*** Entries supplied ***

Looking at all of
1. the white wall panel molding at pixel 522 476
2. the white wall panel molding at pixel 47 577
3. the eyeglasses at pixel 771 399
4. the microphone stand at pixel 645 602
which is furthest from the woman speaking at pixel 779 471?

***

■ The task: Quote the whole listing above word for word, keeping every line in its original order.

■ Answer to this task:
Looking at all of
1. the white wall panel molding at pixel 522 476
2. the white wall panel molding at pixel 47 577
3. the eyeglasses at pixel 771 399
4. the microphone stand at pixel 645 602
which is furthest from the woman speaking at pixel 779 471?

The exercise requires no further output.